Journal Entry 4 by BookGroupMan from Chester, Cheshire United Kingdom on Thursday, August 10, 2006
(10/08) Finished...rating and review to follow when i've had a chance to fully...absorb...what Coupland says about Generation X!!

I think I could be accused of building this book up too much in advance. This is Coupland’s first book (not really a novel), and it shows; a bit too self-conscious, ideas- rather than plot- or character-driven, semi-autobiographical.

The narrator (Andy) and his twenty-something friends Dag & Claire have dropped out of mid-eighties go-getting society into a semi-transient world of McJobs and grand ideas, to tell stories, contemplate their own navels and fry in the arid Californian hinterland of Palm Springs. Some of the stories/allegories(?) are so obscure, think Vonnegut without the humour!

I’m glad I read the book, not least to put the iconographic ‘Generation X’ into some context – I am clinging on to the edge of the classification, call me post-Gen-X(!), hence my robust dislike of too much angst and self-analysis/self-pity – but also because I do like Coupland’s ‘real’ novels, so I will happily move on to Shampoo Planet as I work my way through his back catalogue :)

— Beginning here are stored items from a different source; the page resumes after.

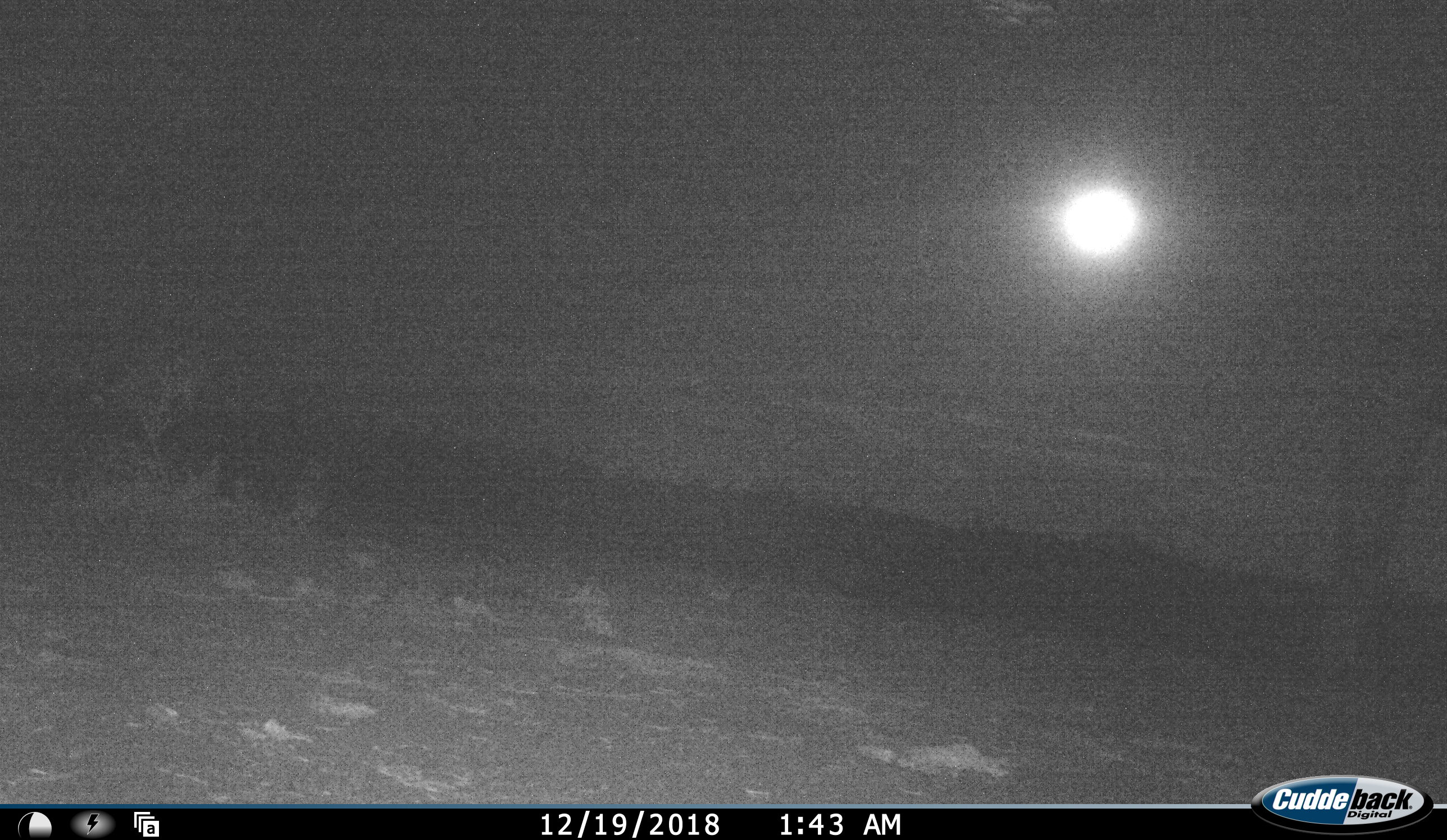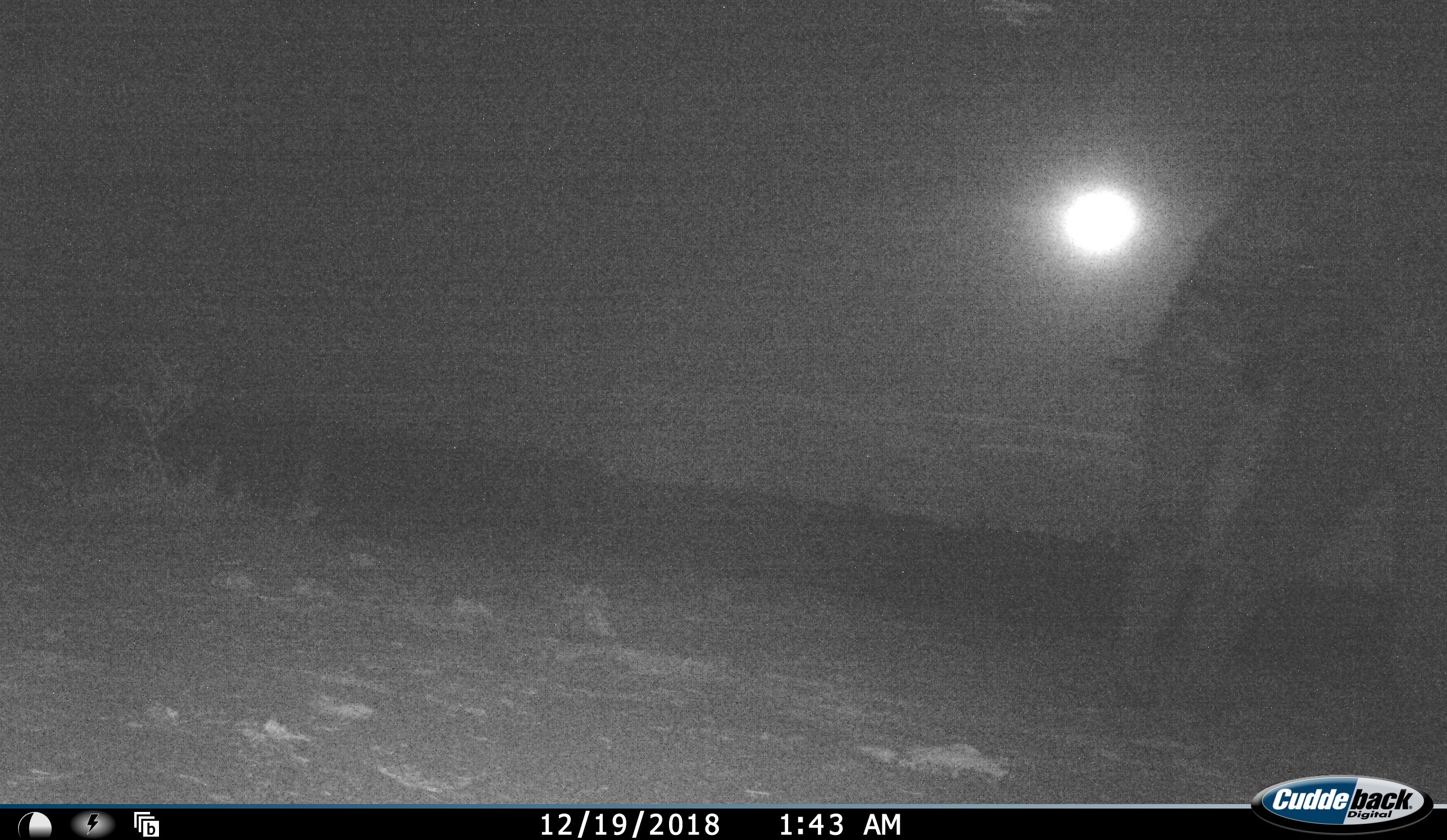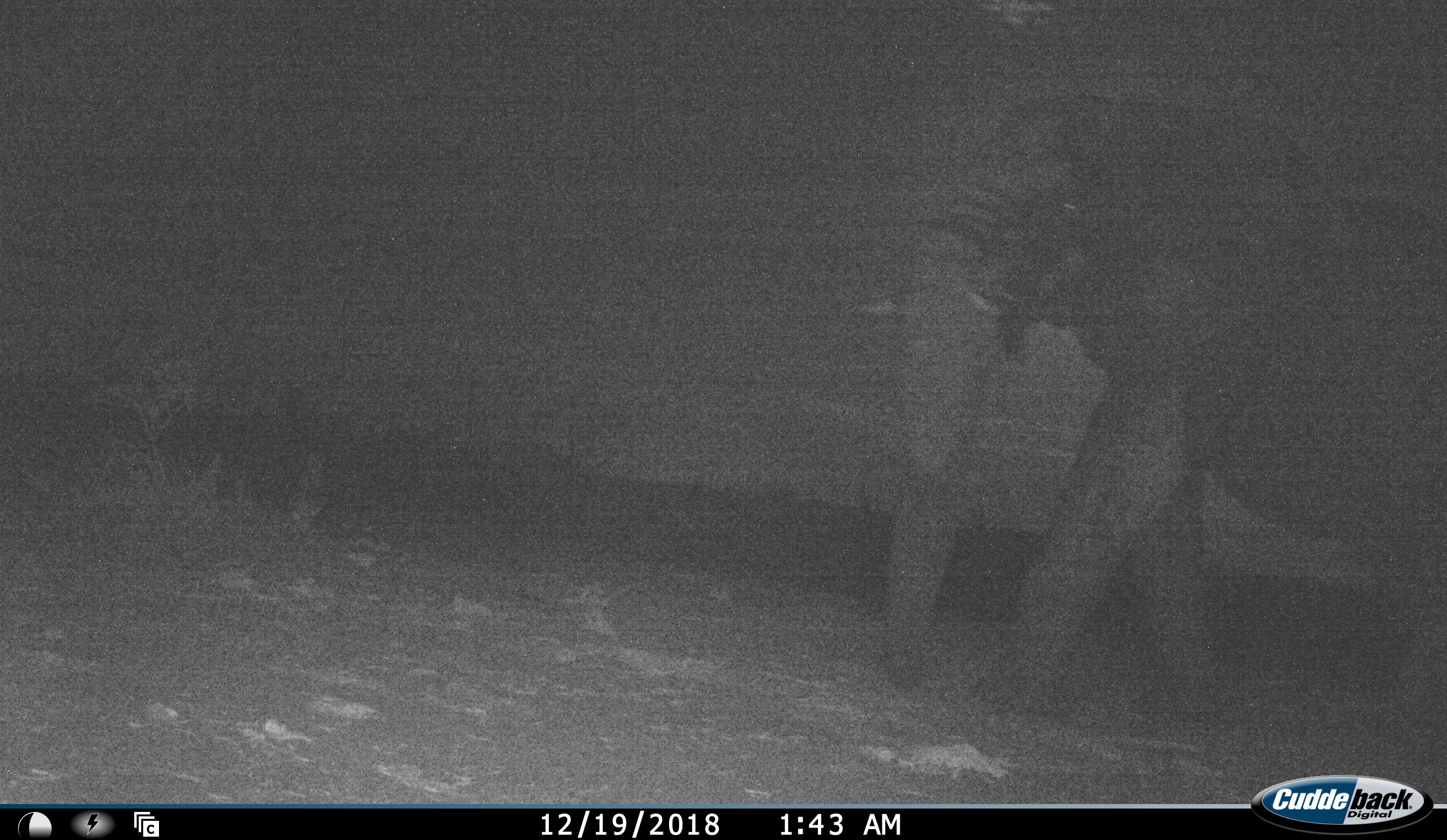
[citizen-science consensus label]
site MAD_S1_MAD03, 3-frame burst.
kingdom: Animalia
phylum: Chordata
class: Mammalia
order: Proboscidea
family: Elephantidae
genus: Loxodonta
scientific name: Loxodonta africana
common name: african bush elephant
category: elephant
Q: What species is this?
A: Elephant (african bush elephant) (Loxodonta africana).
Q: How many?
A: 1.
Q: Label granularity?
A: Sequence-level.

Coupland describes the X generation as ‘purposefully hiding itself’ (in the west), camouflaged, unlike the Japanese equivalent shin jin rui(new human beings). I suppose we’ve had our own ‘bright young things’ in the 1920’s and the baby boomers who became the new teenagers in the 50’s & 60’s. Unfortunately, the legacy for Generation X is a cynicism & world-weariness, as we attempt to be individuals (which is not always a good thing – think of the pressure and loneliness of creating ones own religion, morality and worldview!) in a globalised world.

Thanks again to c-b-l for sending this to me...any preferences on where it goes next?